Dataset entries
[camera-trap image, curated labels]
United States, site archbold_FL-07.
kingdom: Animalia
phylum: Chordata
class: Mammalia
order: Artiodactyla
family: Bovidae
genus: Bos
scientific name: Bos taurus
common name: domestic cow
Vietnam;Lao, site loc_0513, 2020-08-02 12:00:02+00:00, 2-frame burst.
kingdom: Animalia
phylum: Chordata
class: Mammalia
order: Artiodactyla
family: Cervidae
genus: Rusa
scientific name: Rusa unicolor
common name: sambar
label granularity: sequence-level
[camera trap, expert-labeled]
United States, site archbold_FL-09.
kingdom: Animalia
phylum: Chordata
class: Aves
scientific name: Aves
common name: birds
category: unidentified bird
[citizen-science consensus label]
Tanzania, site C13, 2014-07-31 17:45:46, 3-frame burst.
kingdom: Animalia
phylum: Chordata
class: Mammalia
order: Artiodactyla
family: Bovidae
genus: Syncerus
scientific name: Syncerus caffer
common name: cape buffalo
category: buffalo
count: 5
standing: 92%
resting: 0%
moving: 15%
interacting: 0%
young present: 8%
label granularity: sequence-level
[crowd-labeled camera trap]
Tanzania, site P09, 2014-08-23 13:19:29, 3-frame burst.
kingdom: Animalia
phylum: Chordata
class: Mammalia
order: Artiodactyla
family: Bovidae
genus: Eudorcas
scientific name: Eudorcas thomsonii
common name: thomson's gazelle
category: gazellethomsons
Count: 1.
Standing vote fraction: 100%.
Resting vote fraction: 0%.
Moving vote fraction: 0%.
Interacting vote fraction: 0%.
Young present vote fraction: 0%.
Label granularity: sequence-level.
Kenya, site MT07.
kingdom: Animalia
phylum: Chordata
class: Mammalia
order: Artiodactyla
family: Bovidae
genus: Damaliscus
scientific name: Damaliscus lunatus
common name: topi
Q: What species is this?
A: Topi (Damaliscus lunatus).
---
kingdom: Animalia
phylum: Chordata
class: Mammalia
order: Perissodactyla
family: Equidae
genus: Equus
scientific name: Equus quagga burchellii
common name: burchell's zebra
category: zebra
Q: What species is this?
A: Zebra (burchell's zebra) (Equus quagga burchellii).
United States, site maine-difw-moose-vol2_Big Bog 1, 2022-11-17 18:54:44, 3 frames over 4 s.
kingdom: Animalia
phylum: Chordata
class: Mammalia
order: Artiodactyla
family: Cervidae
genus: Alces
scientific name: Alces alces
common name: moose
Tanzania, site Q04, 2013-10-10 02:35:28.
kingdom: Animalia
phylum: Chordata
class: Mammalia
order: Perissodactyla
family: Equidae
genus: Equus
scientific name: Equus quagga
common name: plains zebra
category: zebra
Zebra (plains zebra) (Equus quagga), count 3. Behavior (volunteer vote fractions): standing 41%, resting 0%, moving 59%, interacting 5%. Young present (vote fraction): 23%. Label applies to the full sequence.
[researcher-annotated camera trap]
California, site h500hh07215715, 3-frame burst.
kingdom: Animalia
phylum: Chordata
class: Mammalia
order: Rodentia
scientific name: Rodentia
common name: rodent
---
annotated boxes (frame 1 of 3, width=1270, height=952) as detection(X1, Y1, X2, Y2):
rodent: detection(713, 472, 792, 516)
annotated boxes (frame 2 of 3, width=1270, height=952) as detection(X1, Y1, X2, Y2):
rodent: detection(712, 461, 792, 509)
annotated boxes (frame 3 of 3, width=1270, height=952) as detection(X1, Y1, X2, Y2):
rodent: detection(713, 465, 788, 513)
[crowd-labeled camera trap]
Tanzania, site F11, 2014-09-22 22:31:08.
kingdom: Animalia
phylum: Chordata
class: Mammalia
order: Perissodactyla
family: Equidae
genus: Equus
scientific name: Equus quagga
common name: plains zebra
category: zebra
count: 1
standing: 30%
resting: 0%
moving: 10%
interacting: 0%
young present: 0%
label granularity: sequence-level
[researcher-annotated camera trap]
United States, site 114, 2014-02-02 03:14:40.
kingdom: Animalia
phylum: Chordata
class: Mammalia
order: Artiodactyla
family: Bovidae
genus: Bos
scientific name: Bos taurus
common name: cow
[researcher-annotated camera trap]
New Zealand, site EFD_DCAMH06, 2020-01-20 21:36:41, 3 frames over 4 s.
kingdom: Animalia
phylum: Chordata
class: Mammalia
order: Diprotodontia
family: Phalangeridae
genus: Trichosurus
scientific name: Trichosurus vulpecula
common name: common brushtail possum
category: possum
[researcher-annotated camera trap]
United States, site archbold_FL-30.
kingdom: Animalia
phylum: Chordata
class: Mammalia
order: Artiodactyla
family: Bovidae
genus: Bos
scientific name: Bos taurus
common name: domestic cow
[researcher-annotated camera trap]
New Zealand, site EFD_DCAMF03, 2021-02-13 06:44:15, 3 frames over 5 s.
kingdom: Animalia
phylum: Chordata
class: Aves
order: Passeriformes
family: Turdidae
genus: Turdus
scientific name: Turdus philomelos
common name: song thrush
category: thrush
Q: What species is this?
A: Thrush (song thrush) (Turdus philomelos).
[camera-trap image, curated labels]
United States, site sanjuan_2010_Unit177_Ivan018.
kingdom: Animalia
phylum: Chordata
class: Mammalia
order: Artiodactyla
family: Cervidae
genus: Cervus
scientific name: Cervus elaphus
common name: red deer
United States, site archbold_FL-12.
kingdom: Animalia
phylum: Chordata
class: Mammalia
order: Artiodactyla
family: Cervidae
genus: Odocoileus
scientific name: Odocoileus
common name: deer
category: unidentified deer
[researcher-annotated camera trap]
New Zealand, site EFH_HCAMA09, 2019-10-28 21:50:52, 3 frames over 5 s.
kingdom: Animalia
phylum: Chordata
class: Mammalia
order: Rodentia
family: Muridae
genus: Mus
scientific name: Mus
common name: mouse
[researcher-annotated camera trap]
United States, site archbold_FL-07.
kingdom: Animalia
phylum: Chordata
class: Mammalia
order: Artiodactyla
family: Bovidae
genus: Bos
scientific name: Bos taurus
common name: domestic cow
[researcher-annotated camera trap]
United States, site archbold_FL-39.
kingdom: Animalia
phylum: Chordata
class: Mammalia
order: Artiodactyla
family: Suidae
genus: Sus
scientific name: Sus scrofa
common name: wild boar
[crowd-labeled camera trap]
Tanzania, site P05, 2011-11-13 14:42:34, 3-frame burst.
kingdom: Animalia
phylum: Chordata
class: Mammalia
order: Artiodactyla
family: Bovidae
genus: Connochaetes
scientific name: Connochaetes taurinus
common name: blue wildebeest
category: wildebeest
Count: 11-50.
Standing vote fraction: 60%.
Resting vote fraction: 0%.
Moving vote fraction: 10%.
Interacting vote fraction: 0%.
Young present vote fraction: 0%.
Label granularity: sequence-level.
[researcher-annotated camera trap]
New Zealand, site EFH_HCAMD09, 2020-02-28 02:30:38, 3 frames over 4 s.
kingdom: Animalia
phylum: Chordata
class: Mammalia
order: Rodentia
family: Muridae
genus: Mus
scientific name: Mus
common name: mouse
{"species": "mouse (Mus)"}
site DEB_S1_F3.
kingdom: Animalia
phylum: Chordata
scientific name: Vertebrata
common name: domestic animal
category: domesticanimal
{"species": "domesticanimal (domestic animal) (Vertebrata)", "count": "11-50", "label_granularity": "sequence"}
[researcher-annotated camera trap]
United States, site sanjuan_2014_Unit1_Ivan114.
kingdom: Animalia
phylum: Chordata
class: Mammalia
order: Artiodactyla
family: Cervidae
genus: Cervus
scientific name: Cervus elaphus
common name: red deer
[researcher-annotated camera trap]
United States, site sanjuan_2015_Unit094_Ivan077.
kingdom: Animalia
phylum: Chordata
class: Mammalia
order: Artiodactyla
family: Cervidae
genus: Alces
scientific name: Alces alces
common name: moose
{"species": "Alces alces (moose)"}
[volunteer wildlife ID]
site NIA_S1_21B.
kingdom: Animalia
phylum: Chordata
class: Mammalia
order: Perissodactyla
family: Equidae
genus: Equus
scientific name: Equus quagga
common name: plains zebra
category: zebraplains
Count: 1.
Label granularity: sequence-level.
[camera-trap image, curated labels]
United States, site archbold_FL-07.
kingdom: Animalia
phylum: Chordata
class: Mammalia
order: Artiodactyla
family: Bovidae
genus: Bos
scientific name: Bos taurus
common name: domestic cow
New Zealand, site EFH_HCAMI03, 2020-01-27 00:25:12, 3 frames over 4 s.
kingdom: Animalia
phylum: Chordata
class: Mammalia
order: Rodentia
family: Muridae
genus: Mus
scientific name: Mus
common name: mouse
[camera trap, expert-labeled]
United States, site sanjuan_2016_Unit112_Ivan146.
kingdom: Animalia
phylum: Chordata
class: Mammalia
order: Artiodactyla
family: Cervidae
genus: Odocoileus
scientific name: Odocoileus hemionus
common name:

■ Work order: Please transcribe exactly the lines above from the line that has "scientific name: Damaliscus lunatus" up to and including the line that has "scientific name: Equus quagga burchellii"; no other line belongs in the answer.

■ Reply:
scientific name: Damaliscus lunatus
common name: topi
Q: What species is this?
A: Topi (Damaliscus lunatus).
---
kingdom: Animalia
phylum: Chordata
class: Mammalia
order: Perissodactyla
family: Equidae
genus: Equus
scientific name: Equus quagga burchellii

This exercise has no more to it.